In cold climates particularly where occupied spaces must be heated, air in these spaces tends to have low relative humidity. This is uncomfortable and sometimes even unhealthy. To remedy this problem, people use humidifiers to add humidity to the air in these spaces.
Humidifiers have a variety of different designs. There are small stand-alone units intended for a single room. Larger units are designed for permanent installation as a component of a central heating system. These add moisture to the stream of heated air passing through the furnace duct to the occupied space. The latter type of humidifier will be referred to as an "in-duct" humidifier hereafter. The humidifier whose description follows is an improvement to one common type of in-duct humidifier.
There are a number of different designs for in-duct humidifiers. The kind which is involved here has an air-permeable pad, typically made from a number of similarly sized layers of thin expanded aluminum sheet stacked to a thickness of perhaps 1.5 in. (3.8 cm.). The layers of aluminum sheet are bonded to each other so as to create a pad structure having a rectangular box-like shape. The pad is placed in or near the furnace duct so that air warmed by the furnace can flow through it. Water is allowed to drip onto the top surface of the pad at a rate which keeps the pad moist from top to bottom.
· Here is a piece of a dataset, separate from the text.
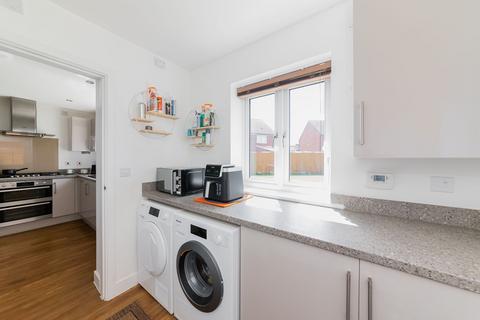 21 Joyce Way, Steventon, Abingdon, OX13 6GA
The warm air passing through the pad evaporates water in the pad, adding humidity to the air.
The water drips onto the pad from what is called a water distribution tray, or simply a tray. The tray extends along the top surface of the pad and has a reservoir for holding a small amount of water. Water is fed to the tray from the building water supply, and flow is controlled by a solenoid valve. The tray has holes spaced along its bottom through which water flowing into the tray falls onto the top of the pad. By properly selecting the rate at which water is added to the tray, the pad can be kept moist from top to bottom. The pad, the tray, and a housing supporting them in the proper spatial relationship comprise the most important elements of an in-duct humidifier. It is important for efficient operation that the tray evenly distribute water across the entire width of the pad.
There are water distribution trays now known which have a number of holes distributed along the length of the tray and use individual ducts or channels each for conducting water to each hole. The idea apparently is that using individual channels to conduct water to the holes allows each hole to receive a full measure of the water, thereby assuring that the pad is evenly and fully soaked throughout. These designs do not always fully realize these goals and indeed may sometimes also cause further problems. For example, problems may arise that still prevent complete and uniform saturation of the pad. This may happen if the tray is not perfectly level, preventing an adequate amount of water to flow to all parts of the pad's top surface.
I have found that it is also important for all of the water in the tray to promptly drain onto the pad when water flow stops. This eliminates undrained pools of water which will continue to dry, depositing the minerals dissolved in this pooled water on the tray surfaces. Over time, these mineral deposits can build up to a level which interferes with the operation of the tray itself. The use of a number of individual channels to supply water to individual holes tends to exacerbate this problem.